*Task description*
Return exactly those lines of the material below that fall between the line holding "United States, site archbold_FL-07." and the line holding "common name: domestic cow", inclusive.

*Material provided*

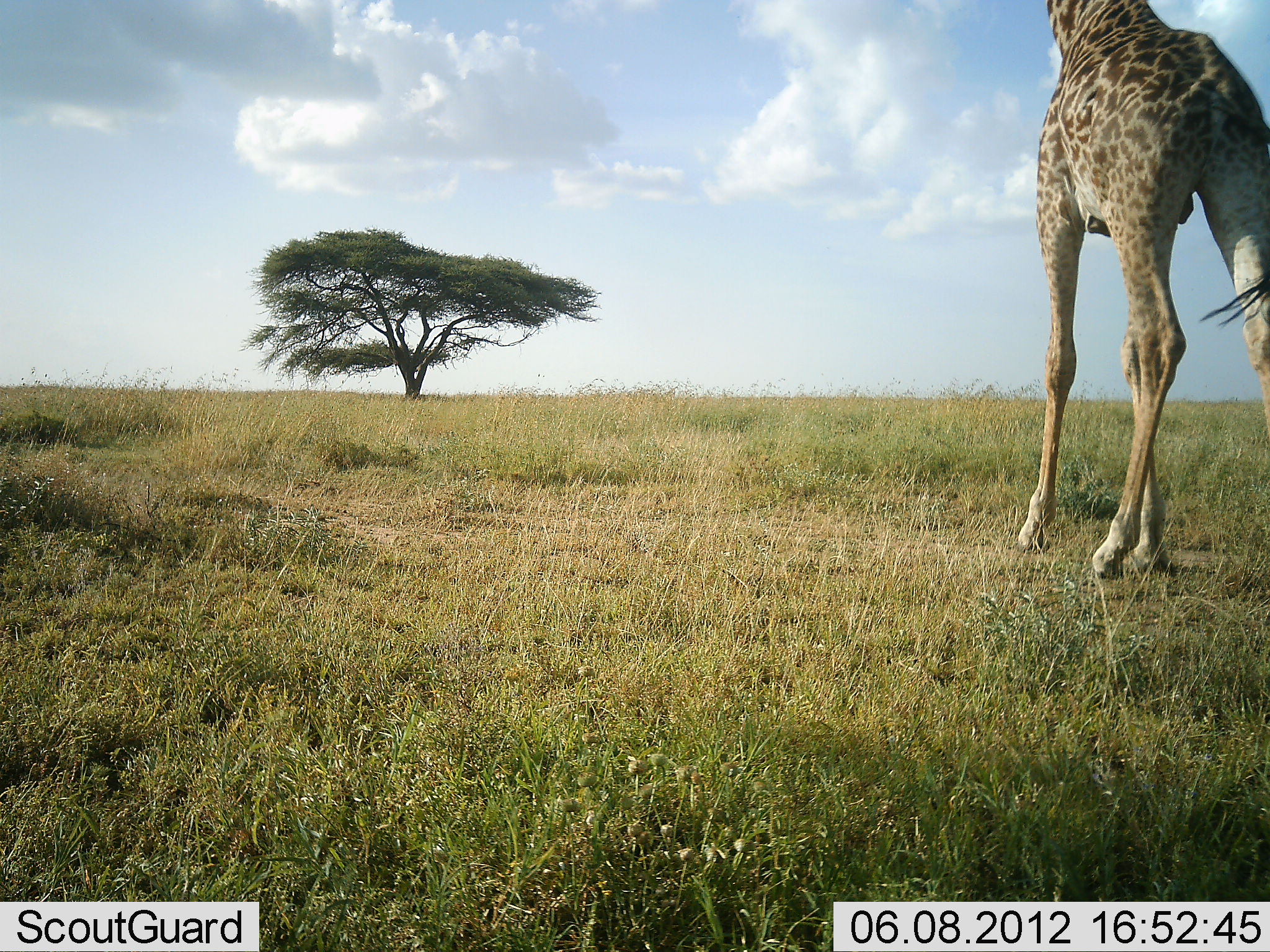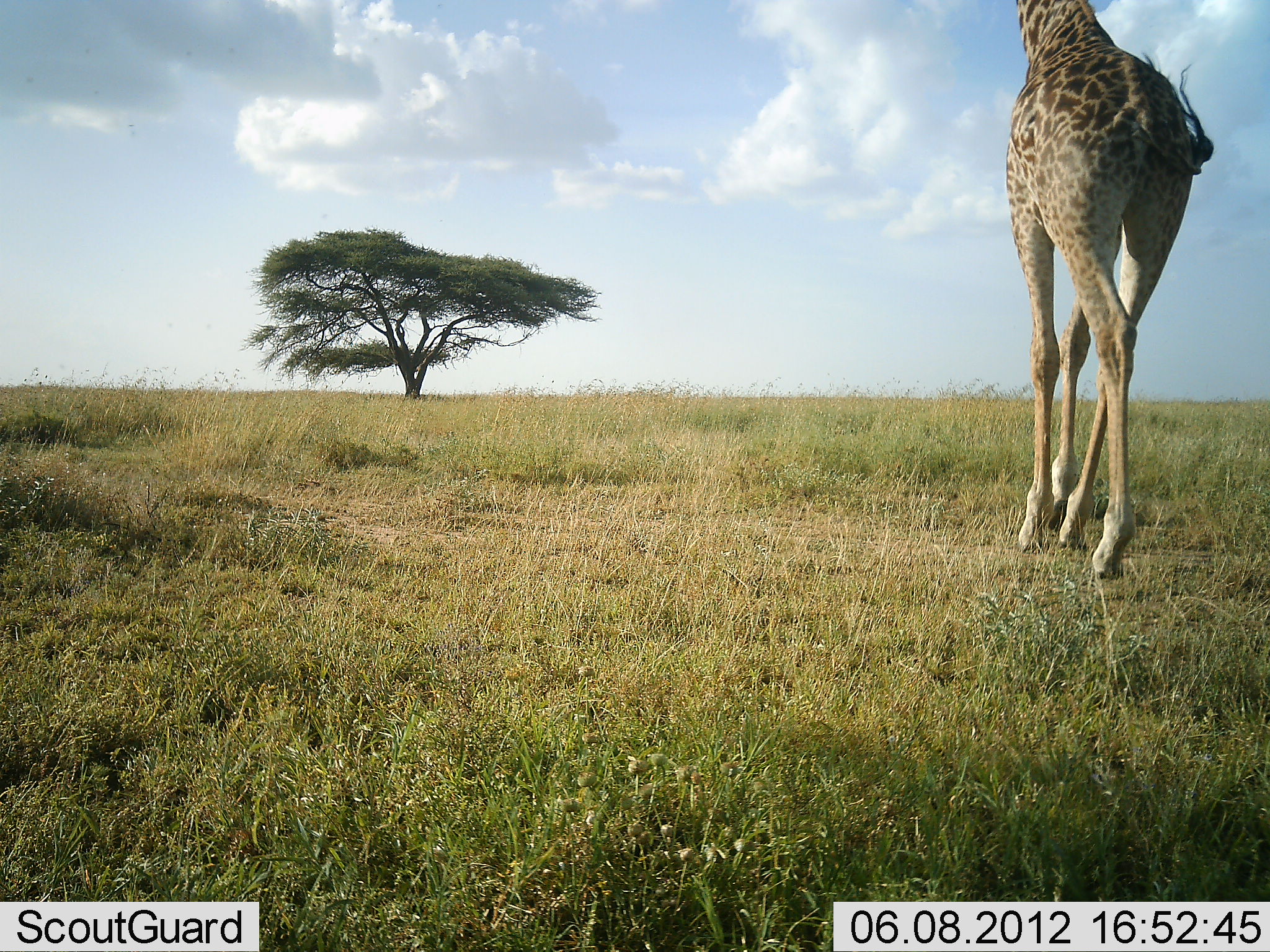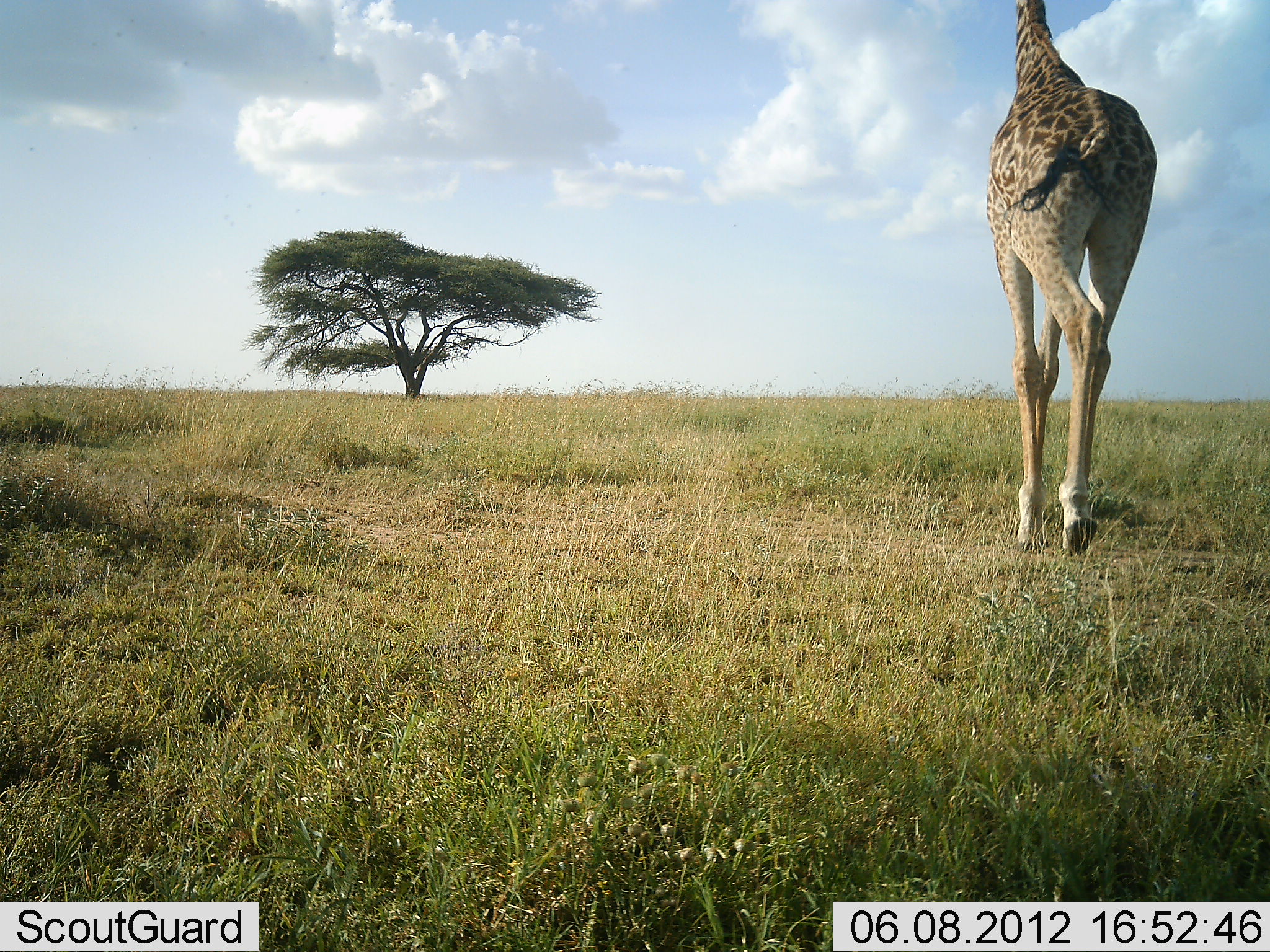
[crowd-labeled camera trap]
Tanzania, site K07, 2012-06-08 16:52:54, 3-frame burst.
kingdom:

---

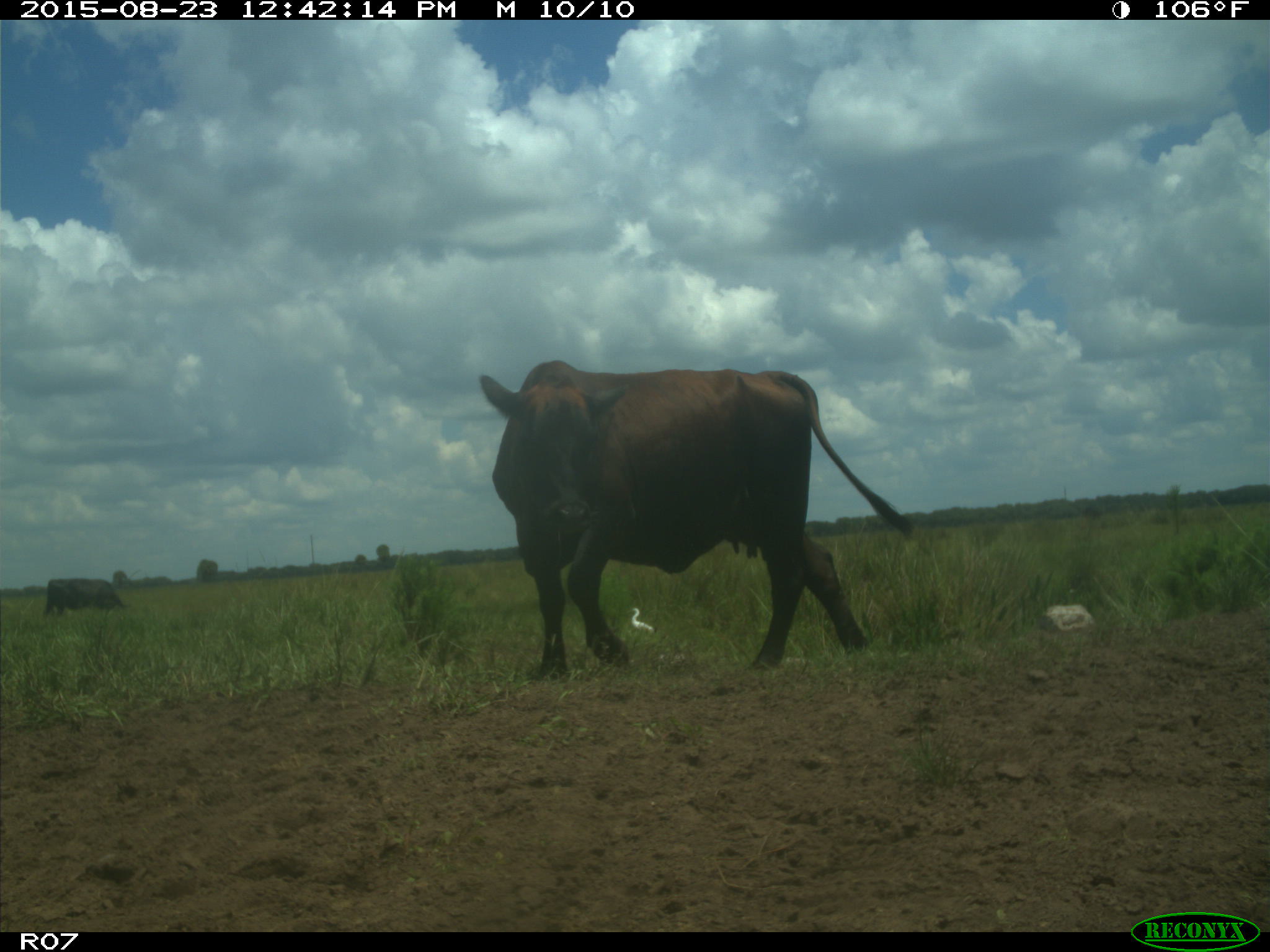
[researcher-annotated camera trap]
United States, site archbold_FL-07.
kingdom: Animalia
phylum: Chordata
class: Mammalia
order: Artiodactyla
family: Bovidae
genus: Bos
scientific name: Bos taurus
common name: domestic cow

*Solved exercise*
United States, site archbold_FL-07.
kingdom: Animalia
phylum: Chordata
class: Mammalia
order: Artiodactyla
family: Bovidae
genus: Bos
scientific name: Bos taurus
common name: domestic cow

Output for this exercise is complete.